Einen weitern negativen Faktor der besonders von den Umweltschützern immer wieder angeführt wird, ist der ernorme Einschnitt in die Natur und die Tierwelt. Dies ist auch einer der wichtigsten Punkte der beim Genehmigungsverfahren zum Bau einer Windkraftanlage geprüft werden muss. Es gibt noch eine Vielzahl von pro und contra Argumenten aber da wir uns auf die wichtigsten beschränken wollten haben wir hier nur die wichtigsten aufgeführt.
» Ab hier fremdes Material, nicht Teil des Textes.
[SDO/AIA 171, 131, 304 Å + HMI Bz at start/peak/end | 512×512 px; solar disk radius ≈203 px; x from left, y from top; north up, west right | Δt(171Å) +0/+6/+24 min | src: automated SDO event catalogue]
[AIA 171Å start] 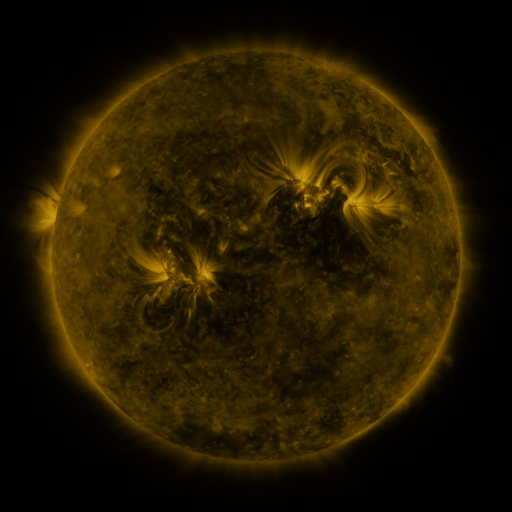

Einstellungen der Parteien

CDU

Die CDU ist im Allgemeinen für den Bau von Offshore Windenergieanlagen. Dies soll auch unterstützt und gefördert werden. Jedoch ist die CDU gegen einen Bau der Windenergieanlagen innerhalb der 12 – Seemeilenzone. Ein Grund dafür ist zum Beispiel, dass die Risiken für die ostfriesischen Küstenfischer verringert werden, wenn die Offshore Windparks nicht innerhalb der 12 – Seemeilenzone gebaut werden. Ein weiterer Grund liegt darin, dass man die Anlagen bei klarer Sicht vom den Inseln aus sehen könnte und daher der unverbaute Landschaftsblick nicht mehr gegeben ist. Dadurch würden die Inseln an Attraktion für Touristen verlieren.

FDP

Die FDP sieht mit den Offshore Windparks die Möglichkeit auf neue Arbeitsplätze. Daher ist die FDP für eine Förderung dieser Anlagen. Allerdings auch mit der Einschränkung, dass die Anlagen außerhalb der 12 – Seemeilenzone liegen, da außerhalb dieser Zone auch die Windernte und die Stromausbeute am ertragsreichsten sind. Jedoch soll mit einer endgültigen Genehmigung noch gewartet werden bis die Ergebnisse der Pilotphasen ausgewertet wurden. Vorrang hat außerdem noch der Schutz der Landschaft und der Bevölkerung.

SPD

Die SPD ist für die Errichtung der Offshore Windparks. Es wird mit Investitionen von 20 Milliarden Euro bis 2020. Weiterhin sollen auch Standorte innerhalb der 12 – Seemeilenzone überprüft werden. Die SPD sagt aber auch, dass die berechtigten Interessen des Naturschutzes, der Fischerei und des Tourismus beim Ausbau von Offshorewindparks berücksichtigt werden sollen. Weiterhin wird mit cirka 15000 neuen Arbeitsplätzen durch die Offshore Windenergieparks gerechnet.

Grüne

Die Grünen sind für die Errichtung der Offshore Windparks. Auch innerhalb der 12 – Seemeilenzone. Da aber Naturschutz-, Fischerei- und Tourismusinteressen berücksichtigt werden müssen rechnen die Grünen nur mit sehr wenigen Anlagen innerhalb dieser Zone. Weiterhin sehen die Grünen eine einmalige Chance für die niedersächsischen Anlagenhersteller die Offshore Anlagen in der Praxis auf See zu testen. Außerdem könnten diese Projekte als Werbung für ausländische Investoren dienen.

Genehmigungsverfahren

Das Genehmigungsverfahren trägt dem Umstand Rechnung, dass praktische Erfahrungen für Windenergieanlagen auf hoher See derzeit noch fehlen. In gestuften Verfahrensschritten muss mit immer genaueren Analysen nachgewiesen werden, ob und inwieweit die Seeschifffahrt und maritime Umwelt durch Windräder beeinträchtigt sein könnten. Berücksichtigt werden unter anderem Naturschutzbelange, vor allem in Bezug auf Vögel und Schweinswale, Interessen der Marine, der Fischerei und anderer Nutzer (z.B. Ölförderung, Gaspipelines, Stromleitungen, Telekommunikationskabel). Fester Bestandteil aller Antragskonferenzen, Anhörungen und Erörterungstermine ist auch die Einbeziehung der jeweiligen Kommunen, etwa der Inselgemeinden und der verschiedenen Verbände(Schifffahrt, Segler, Fischer, Umwelt- und Naturschutz). Außerdem sieht die Seeanlagenverordnung als geltende Rechtsgrundlage die Verpflichtung zum Rückbau der Anlagen im Falle späterer Stilllegung vor. Bereits vor Installation der ersten Anlage ist dies durch Bankbürgschaft abzusichern. Wann die ersten Offshoreanlagen tatsächlich ans Netz gehen, hängt nicht allein von der Genehmigungspraxis des BSH ab. Binnenwärts der AWZ, also im Bereich des Küstenmeeres bis zur 12-Seemeilen-Grenze, sind die jeweiligen Bundesländer sowie das Wasser- und Schifffahrtsamt zuständig. Diese müssen letztlich in eigenen Raumordnungs- und Genehmigungsverfahren über weitere Fragen etwa zu Kabeltrassen und Stromeinspeisung entscheiden.